▶ Fragmento del documento:
________________________

Aquí tendríamos una posible respuesta a la pregunta acerca de las razones de que una parte de los trabajadores vote a la derecha o por qué la acción de gobierno volcada en la protección de los más vulnerables no es recompensada en las encuestas o en las urnas. Los cambios de ciclo no se producen por cálculos precisos o razonamientos sofisticados, sino por motivos que tienen que ver con el estado de ánimo, como el cansancio, el miedo o el pesimismo. La izquierda solo podrá hacerse valer en un escenario que no le es muy favorable si acierta a modificar sus términos emocionales.
La alta estimación que buena parte de la izquierda muestra hacia el sacrificio como motor de transformación histórica tiene su cumbre en aquella célebre afirmación de Marx de que la vergüenza es un sentimiento revolucionario. La vergüenza ha sido, de hecho, un sentimiento positivo y transformador cuando se ha convertido en testimonio, como hemos visto recientemente en la ruptura del silencio por parte de las víctimas de abusos sexuales. El problema es que la reiteración de este tipo de discursos lo tiñe todo de negatividad: no se habla más que de malas experiencias, de quejas, la narrativa política es de abnegación y la acción de gobierno se traduce en un catálogo de prohibiciones. Frente a esto, un discurso positivo por parte de cierta derecha puede ser irresponsable, pero traslada un mensaje que encuentra resonancia en tantos abatidos por las crisis que atravesamos.

________________________

▶ Registros aportados:
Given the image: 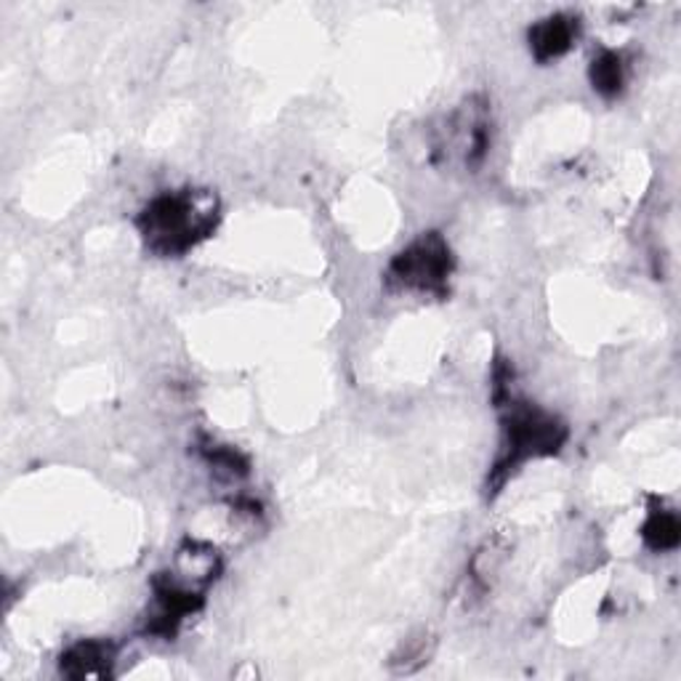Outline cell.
Returning <instances> with one entry per match:
<instances>
[{
	"instance_id": "cell-1",
	"label": "cell",
	"mask_w": 681,
	"mask_h": 681,
	"mask_svg": "<svg viewBox=\"0 0 681 681\" xmlns=\"http://www.w3.org/2000/svg\"><path fill=\"white\" fill-rule=\"evenodd\" d=\"M213 224H216V208L211 197L195 193L158 197L139 221L149 248L163 256L193 248L213 230Z\"/></svg>"
},
{
	"instance_id": "cell-2",
	"label": "cell",
	"mask_w": 681,
	"mask_h": 681,
	"mask_svg": "<svg viewBox=\"0 0 681 681\" xmlns=\"http://www.w3.org/2000/svg\"><path fill=\"white\" fill-rule=\"evenodd\" d=\"M392 274L403 288L421 293L442 290L450 274V250L439 235L421 237L394 259Z\"/></svg>"
},
{
	"instance_id": "cell-3",
	"label": "cell",
	"mask_w": 681,
	"mask_h": 681,
	"mask_svg": "<svg viewBox=\"0 0 681 681\" xmlns=\"http://www.w3.org/2000/svg\"><path fill=\"white\" fill-rule=\"evenodd\" d=\"M112 660V649L101 642L75 644L70 653L62 655V673L73 679H91L107 673V666Z\"/></svg>"
},
{
	"instance_id": "cell-4",
	"label": "cell",
	"mask_w": 681,
	"mask_h": 681,
	"mask_svg": "<svg viewBox=\"0 0 681 681\" xmlns=\"http://www.w3.org/2000/svg\"><path fill=\"white\" fill-rule=\"evenodd\" d=\"M572 38H575L572 22L554 16V20H546L533 27V33H530V49H533L541 62H546V59H557L570 49Z\"/></svg>"
},
{
	"instance_id": "cell-5",
	"label": "cell",
	"mask_w": 681,
	"mask_h": 681,
	"mask_svg": "<svg viewBox=\"0 0 681 681\" xmlns=\"http://www.w3.org/2000/svg\"><path fill=\"white\" fill-rule=\"evenodd\" d=\"M644 541L655 548V552H666L679 543V522L673 513L660 511L649 517V522L644 524Z\"/></svg>"
},
{
	"instance_id": "cell-6",
	"label": "cell",
	"mask_w": 681,
	"mask_h": 681,
	"mask_svg": "<svg viewBox=\"0 0 681 681\" xmlns=\"http://www.w3.org/2000/svg\"><path fill=\"white\" fill-rule=\"evenodd\" d=\"M591 81L594 88L602 94H618L620 83H623V67H620V59L615 53H605L594 62L591 67Z\"/></svg>"
}]
</instances>
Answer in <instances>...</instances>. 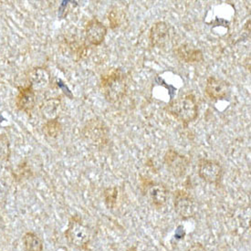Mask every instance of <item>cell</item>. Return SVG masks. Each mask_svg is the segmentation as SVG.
<instances>
[{
  "label": "cell",
  "mask_w": 251,
  "mask_h": 251,
  "mask_svg": "<svg viewBox=\"0 0 251 251\" xmlns=\"http://www.w3.org/2000/svg\"><path fill=\"white\" fill-rule=\"evenodd\" d=\"M164 162L167 170L176 178L184 176L189 166V159L175 149L166 151Z\"/></svg>",
  "instance_id": "cell-6"
},
{
  "label": "cell",
  "mask_w": 251,
  "mask_h": 251,
  "mask_svg": "<svg viewBox=\"0 0 251 251\" xmlns=\"http://www.w3.org/2000/svg\"><path fill=\"white\" fill-rule=\"evenodd\" d=\"M43 131L49 138L58 137L61 132V125L58 118L47 121L46 124L43 126Z\"/></svg>",
  "instance_id": "cell-18"
},
{
  "label": "cell",
  "mask_w": 251,
  "mask_h": 251,
  "mask_svg": "<svg viewBox=\"0 0 251 251\" xmlns=\"http://www.w3.org/2000/svg\"><path fill=\"white\" fill-rule=\"evenodd\" d=\"M36 94L30 86L20 89V93L16 99V105L20 111L30 113L35 107Z\"/></svg>",
  "instance_id": "cell-14"
},
{
  "label": "cell",
  "mask_w": 251,
  "mask_h": 251,
  "mask_svg": "<svg viewBox=\"0 0 251 251\" xmlns=\"http://www.w3.org/2000/svg\"><path fill=\"white\" fill-rule=\"evenodd\" d=\"M199 176L208 184L219 185L223 176V167L216 160L200 159L199 162Z\"/></svg>",
  "instance_id": "cell-5"
},
{
  "label": "cell",
  "mask_w": 251,
  "mask_h": 251,
  "mask_svg": "<svg viewBox=\"0 0 251 251\" xmlns=\"http://www.w3.org/2000/svg\"><path fill=\"white\" fill-rule=\"evenodd\" d=\"M11 154L9 139L6 134H0V161H7Z\"/></svg>",
  "instance_id": "cell-20"
},
{
  "label": "cell",
  "mask_w": 251,
  "mask_h": 251,
  "mask_svg": "<svg viewBox=\"0 0 251 251\" xmlns=\"http://www.w3.org/2000/svg\"><path fill=\"white\" fill-rule=\"evenodd\" d=\"M127 251H137V249H136V247H131V248H129Z\"/></svg>",
  "instance_id": "cell-22"
},
{
  "label": "cell",
  "mask_w": 251,
  "mask_h": 251,
  "mask_svg": "<svg viewBox=\"0 0 251 251\" xmlns=\"http://www.w3.org/2000/svg\"><path fill=\"white\" fill-rule=\"evenodd\" d=\"M100 86L104 98L109 102L117 103L127 94V76L120 68H113L101 75Z\"/></svg>",
  "instance_id": "cell-1"
},
{
  "label": "cell",
  "mask_w": 251,
  "mask_h": 251,
  "mask_svg": "<svg viewBox=\"0 0 251 251\" xmlns=\"http://www.w3.org/2000/svg\"><path fill=\"white\" fill-rule=\"evenodd\" d=\"M167 113L178 120L183 125L187 126L198 118L199 105L194 94L188 93L173 100L165 108Z\"/></svg>",
  "instance_id": "cell-2"
},
{
  "label": "cell",
  "mask_w": 251,
  "mask_h": 251,
  "mask_svg": "<svg viewBox=\"0 0 251 251\" xmlns=\"http://www.w3.org/2000/svg\"><path fill=\"white\" fill-rule=\"evenodd\" d=\"M61 109V100L60 98H50L44 101L41 106V113L47 121L57 119Z\"/></svg>",
  "instance_id": "cell-15"
},
{
  "label": "cell",
  "mask_w": 251,
  "mask_h": 251,
  "mask_svg": "<svg viewBox=\"0 0 251 251\" xmlns=\"http://www.w3.org/2000/svg\"><path fill=\"white\" fill-rule=\"evenodd\" d=\"M174 52L179 60L185 63L195 64L204 60L203 51L190 44H181L175 49Z\"/></svg>",
  "instance_id": "cell-11"
},
{
  "label": "cell",
  "mask_w": 251,
  "mask_h": 251,
  "mask_svg": "<svg viewBox=\"0 0 251 251\" xmlns=\"http://www.w3.org/2000/svg\"><path fill=\"white\" fill-rule=\"evenodd\" d=\"M149 39L152 46L164 49L172 40V28L165 21L155 22L151 26Z\"/></svg>",
  "instance_id": "cell-8"
},
{
  "label": "cell",
  "mask_w": 251,
  "mask_h": 251,
  "mask_svg": "<svg viewBox=\"0 0 251 251\" xmlns=\"http://www.w3.org/2000/svg\"><path fill=\"white\" fill-rule=\"evenodd\" d=\"M23 242L26 251H43V242L35 233H26L23 237Z\"/></svg>",
  "instance_id": "cell-16"
},
{
  "label": "cell",
  "mask_w": 251,
  "mask_h": 251,
  "mask_svg": "<svg viewBox=\"0 0 251 251\" xmlns=\"http://www.w3.org/2000/svg\"><path fill=\"white\" fill-rule=\"evenodd\" d=\"M175 210L183 219L193 218L198 212V205L190 194L183 190L175 192Z\"/></svg>",
  "instance_id": "cell-7"
},
{
  "label": "cell",
  "mask_w": 251,
  "mask_h": 251,
  "mask_svg": "<svg viewBox=\"0 0 251 251\" xmlns=\"http://www.w3.org/2000/svg\"><path fill=\"white\" fill-rule=\"evenodd\" d=\"M68 243L77 249H85L91 240V232L81 219L75 216L71 218L68 228L65 231Z\"/></svg>",
  "instance_id": "cell-3"
},
{
  "label": "cell",
  "mask_w": 251,
  "mask_h": 251,
  "mask_svg": "<svg viewBox=\"0 0 251 251\" xmlns=\"http://www.w3.org/2000/svg\"><path fill=\"white\" fill-rule=\"evenodd\" d=\"M188 251H207L205 247L200 243H195L191 245L190 248L188 249Z\"/></svg>",
  "instance_id": "cell-21"
},
{
  "label": "cell",
  "mask_w": 251,
  "mask_h": 251,
  "mask_svg": "<svg viewBox=\"0 0 251 251\" xmlns=\"http://www.w3.org/2000/svg\"><path fill=\"white\" fill-rule=\"evenodd\" d=\"M86 39L93 46H99L107 35V27L98 19L93 18L87 23L85 27Z\"/></svg>",
  "instance_id": "cell-10"
},
{
  "label": "cell",
  "mask_w": 251,
  "mask_h": 251,
  "mask_svg": "<svg viewBox=\"0 0 251 251\" xmlns=\"http://www.w3.org/2000/svg\"><path fill=\"white\" fill-rule=\"evenodd\" d=\"M205 92L210 99L215 100L225 99L229 93V84L224 79L211 76L206 79Z\"/></svg>",
  "instance_id": "cell-9"
},
{
  "label": "cell",
  "mask_w": 251,
  "mask_h": 251,
  "mask_svg": "<svg viewBox=\"0 0 251 251\" xmlns=\"http://www.w3.org/2000/svg\"><path fill=\"white\" fill-rule=\"evenodd\" d=\"M125 15L123 9H121L118 7H111L107 13V19L109 20L110 26L112 29L118 28L122 26L124 20H125Z\"/></svg>",
  "instance_id": "cell-17"
},
{
  "label": "cell",
  "mask_w": 251,
  "mask_h": 251,
  "mask_svg": "<svg viewBox=\"0 0 251 251\" xmlns=\"http://www.w3.org/2000/svg\"><path fill=\"white\" fill-rule=\"evenodd\" d=\"M86 140L95 146H104L109 141V129L105 123L98 118L88 121L82 129Z\"/></svg>",
  "instance_id": "cell-4"
},
{
  "label": "cell",
  "mask_w": 251,
  "mask_h": 251,
  "mask_svg": "<svg viewBox=\"0 0 251 251\" xmlns=\"http://www.w3.org/2000/svg\"><path fill=\"white\" fill-rule=\"evenodd\" d=\"M104 203L108 208H114L117 204L118 199V189L116 186L107 187L103 191Z\"/></svg>",
  "instance_id": "cell-19"
},
{
  "label": "cell",
  "mask_w": 251,
  "mask_h": 251,
  "mask_svg": "<svg viewBox=\"0 0 251 251\" xmlns=\"http://www.w3.org/2000/svg\"><path fill=\"white\" fill-rule=\"evenodd\" d=\"M146 195L152 205L161 207L167 201L168 190L166 186L159 183H151L146 185Z\"/></svg>",
  "instance_id": "cell-13"
},
{
  "label": "cell",
  "mask_w": 251,
  "mask_h": 251,
  "mask_svg": "<svg viewBox=\"0 0 251 251\" xmlns=\"http://www.w3.org/2000/svg\"><path fill=\"white\" fill-rule=\"evenodd\" d=\"M28 80L29 86L33 89L34 92H41L50 86V74L45 68L37 67L29 72Z\"/></svg>",
  "instance_id": "cell-12"
}]
</instances>
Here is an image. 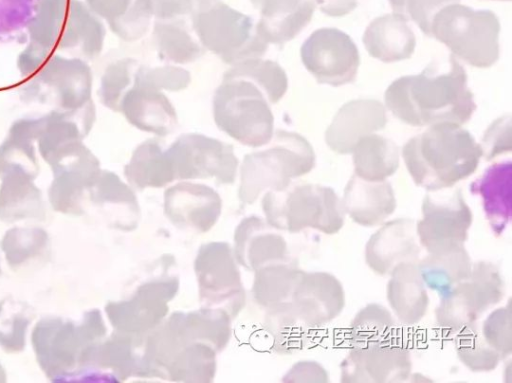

________________________

▶ Tarea propuesta A:
Reescribe como lista el párrafo del fragmento sobre la izquierda y las emociones que empieza por «La alta estimación que buena parte», conservando sus datos principales.
▶ Tarea propuesta B:
Redacta la continuación del fragmento sobre la izquierda y las emociones a partir de su última oración.
No hace falta consultar los registros.

▶ Respuesta redactada A:
- Buena parte de la izquierda valora mucho el sacrificio como motor de transformación histórica. Esa estimación culmina en la afirmación de Marx de que la vergüenza es un sentimiento revolucionario.
- La vergüenza ha sido positiva y transformadora cuando se ha convertido en testimonio, como en la reciente ruptura del silencio por parte de las víctimas de abusos sexuales.
- Repetir este tipo de discursos lo tiñe todo de negatividad. Solo se habla de malas experiencias y quejas, la narrativa política es de abnegación y la acción de gobierno se traduce en un catálogo de prohibiciones.
- Frente a esto, el discurso positivo de cierta derecha puede ser irresponsable, pero transmite un mensaje que resuena en muchas personas abatidas por las crisis actuales.

▶ Respuesta redactada B:
Esta visión sacrificial de la historia tiene además sus limitaciones. De entrada, no toda humillación pone en marcha un proceso de emancipación; hay una humillación que paraliza e individualiza, que se convierte en cólera improductiva o en simple tristeza de la que no se sigue nada operativo contra la iniquidad del mundo. Hay también una dialéctica muy elemental en esta concepción del cambio social; la historia pone de manifiesto que, con mucha frecuencia, la represión no es el preámbulo de la liberación sino de una mayor represión. Convertir “las contradicciones del capitalismo” en el presagio de su desaparición es pura superchería. En su libro El día en que el triunfo alcancemos, José Andrés Torres Mora ha dedicado unas páginas gloriosas a desmentir esa expectativa de que el sufrimiento sea el medio a través del cual se realizan los ideales políticos: profundizar en el sufrimiento no suele alumbrar necesariamente un régimen en el que el sufrimiento cambie de bando, sino la perogrullada de que sufran todavía más los que ya sufrían antes. Lo de “enseñar al pueblo a asustarse de sí mismo a fin de infundirle ánimo” es mera retórica panfletaria de aquel joven Marx que pretendía criticar a Hegel. Contra sus intenciones, el lenguaje negativo de la crítica puede servir para afianzar el abatimiento. Con esta concepción sacrificial de la transformación social se comunica una concepción del cuerpo como receptáculo de las injusticias sociales, el abuso, la dominación, el control, como si despreciara el cuerpo gozoso y su potencia de emancipación.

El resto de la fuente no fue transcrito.